Pago de Carraovejas was founded in 1988 and is located in the town of Peñafiel. Pago de Carraovejas loosely translates to "the place where the sheep walk by".
The ongoing pursuit of excellence best defines the career of José María Ruiz, Pago's founder and principal shareholder. In 1982 the Restaurante José María opened its doors in Segovia and the ideas of the young and curious man begin to take shape. José María Ruiz began by transforming the very concept of wine as it was served in the hearty Castilian Taverns. He started by eliminating the traditional pottery pitcher in which they were served and started serving bottled wine, caring meticulously about the presentation, right temperature, conditions, and the serving protocol.
The Ribera was then unknown as wine making region, but Jose María's vigorous efforts to improve the role and treatment of wine in his restaurant had led him to become an ardent explorer of the land and the wines of the area. It was clear to him from the start that it was from this region where his wine, perfectly matched to the star dish of his restaurant and the region, cochinillo (roasted suckling piglet), had to come.

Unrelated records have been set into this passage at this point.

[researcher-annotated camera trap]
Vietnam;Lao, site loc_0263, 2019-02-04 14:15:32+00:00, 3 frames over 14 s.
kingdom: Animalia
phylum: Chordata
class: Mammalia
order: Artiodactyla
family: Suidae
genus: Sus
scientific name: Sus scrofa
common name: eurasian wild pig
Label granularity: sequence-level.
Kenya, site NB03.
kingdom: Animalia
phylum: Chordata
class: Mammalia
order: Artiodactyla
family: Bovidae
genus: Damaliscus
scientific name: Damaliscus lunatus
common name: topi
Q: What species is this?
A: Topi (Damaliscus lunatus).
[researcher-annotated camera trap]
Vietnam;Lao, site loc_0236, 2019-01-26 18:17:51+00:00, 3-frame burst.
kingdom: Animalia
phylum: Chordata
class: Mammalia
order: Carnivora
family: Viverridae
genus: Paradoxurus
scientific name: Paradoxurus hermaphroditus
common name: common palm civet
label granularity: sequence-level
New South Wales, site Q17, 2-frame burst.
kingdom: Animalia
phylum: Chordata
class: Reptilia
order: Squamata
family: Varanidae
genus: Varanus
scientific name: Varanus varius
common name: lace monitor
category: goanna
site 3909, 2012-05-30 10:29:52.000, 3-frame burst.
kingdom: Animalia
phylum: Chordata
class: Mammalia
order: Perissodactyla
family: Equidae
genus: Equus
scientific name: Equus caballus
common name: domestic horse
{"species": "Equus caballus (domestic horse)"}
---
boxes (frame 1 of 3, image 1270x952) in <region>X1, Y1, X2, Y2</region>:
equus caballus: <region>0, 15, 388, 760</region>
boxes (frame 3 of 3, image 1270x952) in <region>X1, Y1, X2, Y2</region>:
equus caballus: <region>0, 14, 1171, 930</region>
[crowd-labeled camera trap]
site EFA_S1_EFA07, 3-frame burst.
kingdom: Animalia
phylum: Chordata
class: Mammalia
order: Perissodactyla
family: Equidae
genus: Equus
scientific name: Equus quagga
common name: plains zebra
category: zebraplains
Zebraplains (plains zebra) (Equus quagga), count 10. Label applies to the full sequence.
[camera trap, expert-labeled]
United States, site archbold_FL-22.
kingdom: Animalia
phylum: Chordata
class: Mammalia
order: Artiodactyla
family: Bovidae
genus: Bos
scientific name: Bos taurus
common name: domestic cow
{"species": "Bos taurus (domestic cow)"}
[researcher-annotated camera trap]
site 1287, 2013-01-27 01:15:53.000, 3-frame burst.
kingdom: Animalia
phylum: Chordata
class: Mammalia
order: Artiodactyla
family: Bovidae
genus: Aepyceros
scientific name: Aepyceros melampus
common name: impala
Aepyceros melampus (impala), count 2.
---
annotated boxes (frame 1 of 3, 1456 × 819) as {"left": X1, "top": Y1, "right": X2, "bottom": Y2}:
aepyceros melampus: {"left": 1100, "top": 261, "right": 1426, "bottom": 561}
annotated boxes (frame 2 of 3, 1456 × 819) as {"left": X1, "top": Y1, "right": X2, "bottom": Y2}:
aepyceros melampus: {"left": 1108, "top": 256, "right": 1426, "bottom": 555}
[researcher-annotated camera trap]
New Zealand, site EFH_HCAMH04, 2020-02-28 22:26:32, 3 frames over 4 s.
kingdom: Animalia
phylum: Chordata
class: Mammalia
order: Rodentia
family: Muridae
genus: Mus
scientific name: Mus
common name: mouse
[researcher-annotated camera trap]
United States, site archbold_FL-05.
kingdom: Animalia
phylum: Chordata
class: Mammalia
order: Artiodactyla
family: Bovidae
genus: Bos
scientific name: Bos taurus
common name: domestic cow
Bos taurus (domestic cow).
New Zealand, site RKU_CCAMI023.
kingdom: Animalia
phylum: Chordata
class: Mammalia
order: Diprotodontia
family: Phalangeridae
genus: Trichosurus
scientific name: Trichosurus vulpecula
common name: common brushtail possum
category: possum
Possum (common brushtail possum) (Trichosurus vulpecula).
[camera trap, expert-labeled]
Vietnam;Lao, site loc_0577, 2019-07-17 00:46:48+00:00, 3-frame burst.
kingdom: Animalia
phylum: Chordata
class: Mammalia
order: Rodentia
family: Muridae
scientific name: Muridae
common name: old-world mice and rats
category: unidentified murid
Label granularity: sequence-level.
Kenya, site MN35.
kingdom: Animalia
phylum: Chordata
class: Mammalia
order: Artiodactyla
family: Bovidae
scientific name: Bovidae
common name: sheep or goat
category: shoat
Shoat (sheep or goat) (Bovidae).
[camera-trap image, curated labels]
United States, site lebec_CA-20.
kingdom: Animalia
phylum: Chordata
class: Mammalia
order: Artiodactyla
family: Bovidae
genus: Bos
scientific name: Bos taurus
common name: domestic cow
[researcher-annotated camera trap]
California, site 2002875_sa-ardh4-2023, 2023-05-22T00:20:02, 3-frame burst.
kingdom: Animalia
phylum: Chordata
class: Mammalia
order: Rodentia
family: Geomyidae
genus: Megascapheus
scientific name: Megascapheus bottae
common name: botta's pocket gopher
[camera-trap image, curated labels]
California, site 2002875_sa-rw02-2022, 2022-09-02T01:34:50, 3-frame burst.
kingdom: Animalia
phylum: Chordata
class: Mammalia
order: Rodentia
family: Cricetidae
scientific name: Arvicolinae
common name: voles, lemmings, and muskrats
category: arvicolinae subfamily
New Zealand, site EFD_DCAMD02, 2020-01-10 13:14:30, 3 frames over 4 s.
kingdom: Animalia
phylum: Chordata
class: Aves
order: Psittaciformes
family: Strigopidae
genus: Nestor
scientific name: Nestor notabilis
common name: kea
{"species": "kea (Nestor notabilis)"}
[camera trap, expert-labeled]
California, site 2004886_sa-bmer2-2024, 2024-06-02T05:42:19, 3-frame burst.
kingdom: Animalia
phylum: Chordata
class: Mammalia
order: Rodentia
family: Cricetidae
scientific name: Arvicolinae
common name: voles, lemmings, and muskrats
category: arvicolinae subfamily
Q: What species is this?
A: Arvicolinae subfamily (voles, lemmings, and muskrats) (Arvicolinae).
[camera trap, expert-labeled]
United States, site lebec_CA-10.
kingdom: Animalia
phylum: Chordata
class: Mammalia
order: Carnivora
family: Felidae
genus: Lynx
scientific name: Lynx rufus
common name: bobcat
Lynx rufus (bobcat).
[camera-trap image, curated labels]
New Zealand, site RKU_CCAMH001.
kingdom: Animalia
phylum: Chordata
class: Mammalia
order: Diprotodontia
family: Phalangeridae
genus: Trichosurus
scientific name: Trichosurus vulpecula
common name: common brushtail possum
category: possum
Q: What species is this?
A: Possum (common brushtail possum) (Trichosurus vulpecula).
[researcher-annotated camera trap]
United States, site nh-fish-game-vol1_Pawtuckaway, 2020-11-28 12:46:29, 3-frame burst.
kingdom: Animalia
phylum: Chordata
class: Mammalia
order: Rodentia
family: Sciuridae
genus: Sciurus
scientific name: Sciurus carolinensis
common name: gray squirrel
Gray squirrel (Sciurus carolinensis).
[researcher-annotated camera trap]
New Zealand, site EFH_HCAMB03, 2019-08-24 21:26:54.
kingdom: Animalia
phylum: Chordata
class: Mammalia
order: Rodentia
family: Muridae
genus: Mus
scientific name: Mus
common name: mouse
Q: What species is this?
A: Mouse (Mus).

In 1987 José María Ruiz lead a group of wine loving Segovians and together they conceived the idea of creating a winery in a region that can produce good reds. Three reasons made them choose the hillsides of Carraovejas, in Peñafiel. First, Peñafiel has been historically, the hub of the Ribera del Duero wine making region, and the area with more potential of all the Spanish wine making regions. Second, its proximity to Segovia. And third and probably the most important reason, because the elders of the village remembered the hillsides of Carraovejas as the best grape ripening site, as later confirmed by numerous studies.
Naturally, choosing the right location, land and climate was essential. Three kilometers outside Peñafiel, in the sunny enclave formed by the valleys of the Botijas River (a tributary of the Duero River), the land enjoys a microclimate created by the sweetening influence of the Duero River, the dominant west winds that keep the vines healthy and the south facing aspect of the softly rolling hillsides, sheltered from the damaging effects of the north wind and devastation from the spring frosts and autumn freezes. The perfect conditions for a thriving vineyard: sun and air.
They had found the place, and it was Carraovejas. Using experience and technology to optimize the already favorable conditions of the area, they were able to make the first Ribera del Duero wine containing 25% Cabernet Sauvignon (at a time when Tinto Fino ruled absolute). They were also pioneers in bringing French oak barrels to the Ribera del Duero, as well as installing drip irrigation at the estate.
Today the Finca comprises 140 hectares, all red grapes, planted 75% to Tempranillo and 25% to Cabernet Sauvignon. The vines are situated on the southern flank of Carraovejas ridge at 850 meters above sea level. The local micro-climate is harsh and dry: cold winters, hot summers and an annual rainfall less than 400 mm. The soils are low in nutrients with a mix of limestone, chalk and sand. Carefully metered drip irrigation controls vine stress, which along with the terrain, soils and micro-climate, produces grapes of optimum concentration and ripeness, vintage after vintage. Production is at 50,000 cases and the winery uses a 50 - 50 combination of French (Allier) and American (Ohio and Missouri) oak of which 33% is new oak each year. They currently make Crianza, Reserva and Gran Reserva styles; no Tinto Joven here. Only 10% of their wine is exported. The maceration of the reds occurs in fat stainless steel tanks suspended off a single plane of waffled stainless.